● Selected passage:
Heat treat depth doesn't sound right. Let me look through my books and see what I come up with.
Heat treat may be involved, but I doubt it's from grinding off the hard surface metal - that's typically case hardening, which provides a wear surface, not strength. Hard metal is more brittle, which means it's more prone to cracking, which is what fatigue is (gradual crack growth with cyclical loading).
All of that could be determined with lab work. But, it'd cost more than a new crank. No doubt Callias has done that by now in order to know what to fix. Getting them to tell you what it was - that's a different story.
You know how the corp world is, they will skate around the real answer to pacify a person hoping they will just go away, that's why i'm not to excited about them offering anything if for whatever reason the crank itself was to blame...how often do you really hear of companies standing behind their product weather it's $1 or $1M...it happens in rare cases, but not often enough we as consumers are truely offended when they tell us to f... off...but at this point, or at leat until tomorrow morning i dont want to speculate anything, way to easy to get worked up over unknowns and the situation is still what it is.
I've learned one thing though, the harder the part, the more violent the xplosion...almost makes me want to go back to a cast deal since that just simply bends and breaks with no drama....the sound this thing made sunday and the way it shook the car, it honestly stunned me for a split ssecond, i did'nt know WTF just happened it was so violent, and to be honest, the fact the timing pointer is still in place along with the water pump and everything else around it...just one of those weird deals since in the past those were all victims along with everything inside the engine...
... to be honest, the fact the timing pointer is still in place along with the water pump and everything else around it...just one of those weird deals since in the past those were all victims along with everything inside the engine...
It just happened to be pointed in the other direction when it let go this time. I'm thinking that is a brittle fracture, which would let go with less wobble than a ductile fracture.
josh
i got a nice mako center console boat and the salmon season is just picking up. My combo isn't doing a thing for me this year in terms of ET or mph. I think I may just park it and become a seasoned fisherman instead. Worst case is a bad sunburn and no fish. Let me know when to expect you out here.

● Entries provided:
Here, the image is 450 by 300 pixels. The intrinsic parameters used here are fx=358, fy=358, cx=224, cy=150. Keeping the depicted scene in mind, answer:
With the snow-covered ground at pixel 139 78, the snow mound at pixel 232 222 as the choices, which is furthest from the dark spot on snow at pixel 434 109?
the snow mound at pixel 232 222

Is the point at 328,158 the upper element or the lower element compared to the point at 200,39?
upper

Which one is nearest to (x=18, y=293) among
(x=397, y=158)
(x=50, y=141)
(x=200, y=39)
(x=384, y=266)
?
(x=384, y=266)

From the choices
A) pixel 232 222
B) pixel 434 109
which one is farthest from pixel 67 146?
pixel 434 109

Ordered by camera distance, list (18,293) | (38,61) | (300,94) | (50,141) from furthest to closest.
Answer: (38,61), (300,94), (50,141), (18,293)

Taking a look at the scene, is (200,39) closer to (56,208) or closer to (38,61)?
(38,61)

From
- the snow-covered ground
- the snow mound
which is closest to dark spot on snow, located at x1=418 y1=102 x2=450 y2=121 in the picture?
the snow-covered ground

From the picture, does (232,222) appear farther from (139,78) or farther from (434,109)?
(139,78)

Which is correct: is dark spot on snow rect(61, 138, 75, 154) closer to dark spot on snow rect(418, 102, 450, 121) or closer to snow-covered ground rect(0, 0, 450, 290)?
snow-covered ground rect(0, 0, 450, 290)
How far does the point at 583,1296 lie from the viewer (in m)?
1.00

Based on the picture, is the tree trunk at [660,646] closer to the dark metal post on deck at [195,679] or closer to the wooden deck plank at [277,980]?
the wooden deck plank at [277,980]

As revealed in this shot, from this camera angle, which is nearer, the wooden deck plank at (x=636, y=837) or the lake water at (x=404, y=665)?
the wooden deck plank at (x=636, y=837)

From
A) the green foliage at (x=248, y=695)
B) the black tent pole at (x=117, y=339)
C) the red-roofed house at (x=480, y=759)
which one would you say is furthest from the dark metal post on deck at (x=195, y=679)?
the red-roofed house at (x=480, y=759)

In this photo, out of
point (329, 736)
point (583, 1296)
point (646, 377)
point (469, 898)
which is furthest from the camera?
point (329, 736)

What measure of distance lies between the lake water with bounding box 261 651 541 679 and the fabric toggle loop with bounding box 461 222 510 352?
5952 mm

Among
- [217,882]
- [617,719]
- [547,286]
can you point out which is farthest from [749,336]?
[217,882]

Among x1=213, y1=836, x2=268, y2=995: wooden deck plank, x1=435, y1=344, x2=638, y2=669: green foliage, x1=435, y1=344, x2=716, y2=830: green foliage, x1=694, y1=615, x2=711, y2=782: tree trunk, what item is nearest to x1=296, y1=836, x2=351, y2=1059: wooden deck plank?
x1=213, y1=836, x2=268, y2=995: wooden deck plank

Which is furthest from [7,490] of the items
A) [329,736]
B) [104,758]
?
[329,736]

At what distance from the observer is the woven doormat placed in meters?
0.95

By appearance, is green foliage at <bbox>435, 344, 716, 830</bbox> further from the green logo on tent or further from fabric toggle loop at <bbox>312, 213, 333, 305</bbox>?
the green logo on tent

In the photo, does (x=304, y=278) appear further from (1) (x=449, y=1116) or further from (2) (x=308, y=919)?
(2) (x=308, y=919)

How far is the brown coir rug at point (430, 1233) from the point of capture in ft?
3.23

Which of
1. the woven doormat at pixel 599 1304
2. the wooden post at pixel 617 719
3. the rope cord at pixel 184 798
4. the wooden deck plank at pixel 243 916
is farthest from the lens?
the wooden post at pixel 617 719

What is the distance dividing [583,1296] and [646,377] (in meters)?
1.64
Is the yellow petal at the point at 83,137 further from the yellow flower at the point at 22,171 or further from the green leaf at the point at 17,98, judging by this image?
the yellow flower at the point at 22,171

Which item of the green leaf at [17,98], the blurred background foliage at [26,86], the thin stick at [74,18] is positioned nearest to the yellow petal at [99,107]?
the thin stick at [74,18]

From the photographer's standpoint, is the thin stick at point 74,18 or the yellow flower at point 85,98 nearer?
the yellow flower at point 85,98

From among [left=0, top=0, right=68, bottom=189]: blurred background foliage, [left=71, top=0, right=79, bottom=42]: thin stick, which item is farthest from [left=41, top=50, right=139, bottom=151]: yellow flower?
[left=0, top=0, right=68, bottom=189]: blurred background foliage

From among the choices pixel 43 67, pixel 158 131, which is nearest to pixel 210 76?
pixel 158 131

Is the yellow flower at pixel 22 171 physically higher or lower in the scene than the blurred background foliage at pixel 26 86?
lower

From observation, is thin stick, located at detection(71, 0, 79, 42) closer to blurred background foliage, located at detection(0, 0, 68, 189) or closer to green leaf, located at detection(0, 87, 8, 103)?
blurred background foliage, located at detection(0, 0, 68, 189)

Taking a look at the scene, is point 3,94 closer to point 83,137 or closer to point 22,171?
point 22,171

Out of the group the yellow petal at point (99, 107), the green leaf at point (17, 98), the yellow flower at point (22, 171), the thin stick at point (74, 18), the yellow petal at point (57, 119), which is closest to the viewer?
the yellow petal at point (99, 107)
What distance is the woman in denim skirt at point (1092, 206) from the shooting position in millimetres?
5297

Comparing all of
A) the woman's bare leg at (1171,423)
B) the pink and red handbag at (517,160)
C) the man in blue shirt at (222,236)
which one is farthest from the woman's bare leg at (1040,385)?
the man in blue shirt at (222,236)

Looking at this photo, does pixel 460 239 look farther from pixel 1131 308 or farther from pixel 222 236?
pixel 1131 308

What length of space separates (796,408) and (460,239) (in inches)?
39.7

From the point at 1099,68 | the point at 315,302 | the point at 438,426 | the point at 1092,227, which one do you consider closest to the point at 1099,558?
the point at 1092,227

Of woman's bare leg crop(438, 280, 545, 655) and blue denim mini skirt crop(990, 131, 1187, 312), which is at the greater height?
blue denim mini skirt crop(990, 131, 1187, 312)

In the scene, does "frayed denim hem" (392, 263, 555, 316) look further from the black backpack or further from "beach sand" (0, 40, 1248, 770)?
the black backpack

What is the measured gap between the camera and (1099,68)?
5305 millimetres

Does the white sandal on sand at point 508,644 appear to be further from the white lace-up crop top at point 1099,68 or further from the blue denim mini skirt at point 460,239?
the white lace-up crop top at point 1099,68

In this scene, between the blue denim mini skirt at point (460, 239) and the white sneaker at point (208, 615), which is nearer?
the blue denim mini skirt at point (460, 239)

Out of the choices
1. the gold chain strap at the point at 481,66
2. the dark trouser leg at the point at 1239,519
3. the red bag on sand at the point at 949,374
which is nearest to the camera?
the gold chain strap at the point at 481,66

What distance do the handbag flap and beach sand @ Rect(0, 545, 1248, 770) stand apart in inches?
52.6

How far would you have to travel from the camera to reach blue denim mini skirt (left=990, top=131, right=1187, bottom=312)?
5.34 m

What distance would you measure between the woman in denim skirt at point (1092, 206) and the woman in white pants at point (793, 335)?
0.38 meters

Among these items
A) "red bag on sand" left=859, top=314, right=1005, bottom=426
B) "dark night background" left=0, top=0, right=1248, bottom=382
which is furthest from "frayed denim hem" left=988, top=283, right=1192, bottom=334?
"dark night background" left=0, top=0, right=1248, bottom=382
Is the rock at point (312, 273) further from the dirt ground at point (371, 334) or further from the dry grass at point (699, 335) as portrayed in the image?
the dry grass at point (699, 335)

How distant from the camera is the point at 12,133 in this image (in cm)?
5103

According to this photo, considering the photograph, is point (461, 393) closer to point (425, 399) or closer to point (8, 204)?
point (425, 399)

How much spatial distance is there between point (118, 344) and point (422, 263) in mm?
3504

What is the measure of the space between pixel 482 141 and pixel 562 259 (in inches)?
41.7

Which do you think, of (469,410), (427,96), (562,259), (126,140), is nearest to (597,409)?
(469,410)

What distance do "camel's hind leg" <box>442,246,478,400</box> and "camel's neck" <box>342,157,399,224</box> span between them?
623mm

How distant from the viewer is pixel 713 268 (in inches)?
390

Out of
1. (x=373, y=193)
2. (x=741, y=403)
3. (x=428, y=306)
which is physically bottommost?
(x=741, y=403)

● What you will do:
**a)** Set down everything in the crank failure thread from "Heat treat may" down to "with cyclical loading).", copying it word for word.
**b)** According to the crank failure thread, why is harder metal more prone to fatigue? Answer in one to three sentences.
**c)** Continue the crank failure thread from the point where it ends.

● Set of answers:
**a)**
Heat treat may be involved, but I doubt it's from grinding off the hard surface metal - that's typically case hardening, which provides a wear surface, not strength. Hard metal is more brittle, which means it's more prone to cracking, which is what fatigue is (gradual crack growth with cyclical loading).

**b)** Hard metal is more brittle, so it is more prone to cracking. Fatigue is gradual crack growth under cyclical loading.

**c)**
__________________ 2011 chicago world of wheels placed in super street class
Best Engine '11 Thirdgenfest
Best Modified Camaro Thirdgenfest '05, '07, '11 Second place Camaro Modified '06, '08, & '10
MFBA March 2008 Featured Calendar Vehicle
josh
i got a nice mako center console boat and the salmon season is just picking up. My combo isn't doing a thing for me this year in terms of ET or mph. I think I may just park it and become a seasoned fisherman instead. Worst case is a bad sunburn and no fish. Let me know when to expect you out here.
Steve, first we'll get sunburned, while getting intoxicated, fish will grab the bait unexpectedly and steal our rods, then we'll run out of beer, on the way back to shore we'll hit a deadfall or rocks, sheer off the propellor, get set adrift out of control, hit another rock that will puncture the hull, take on water, battery will die for the bilge, boat will sink, DNR will save us, hand us tickets for being intoxicated, give you a ticket for polluting the water with the gas and oil out of your sunken boat plus the fee for a diver to hook back onto it and a barge/crane to lift it out of the water and haul it back to dock.
DNR will wait behind the bushes for you to get in your truck to back it into the ramp, arrest you for driving intoxicated, i'll run away since life will officially suck at that point because i'll be far from home, lost, losing a buzz, getting a headache, and did i mention my wallet will be locked in your truck so i cant even get a ride to the jail to get your keys. So i'll be wandering the streets trying to hitch a ride home, realize nobody will pick up a bald farmer tanned idiot from Iowa, will have to resort to living under a bridge, panhandling until i can save enough money to get a ride back home.
You dont want my luck coming anywhere near anything mechanical of yours, i'm tell'n ya
LMAO. this is a brand new boat i hope that doesn't happen! Not to mention it's staying "stock" well as stock as the max hp engine that the hull is rated for can be.
So i'm on engine #9, trans #4, and rear #5. Had 4 different fuel systems and now have random electrical gremlins popping up as well. Still have the same trans you sold me until I pull it out shortly since a buddy wants to buy it with the 4200 stall that's in it. The 9" has held up but those poor four 10 bolts didn't last but a few passes each years ago. So I'm all for lighting up hundred dollar bills to see who can make a bigger smoke show.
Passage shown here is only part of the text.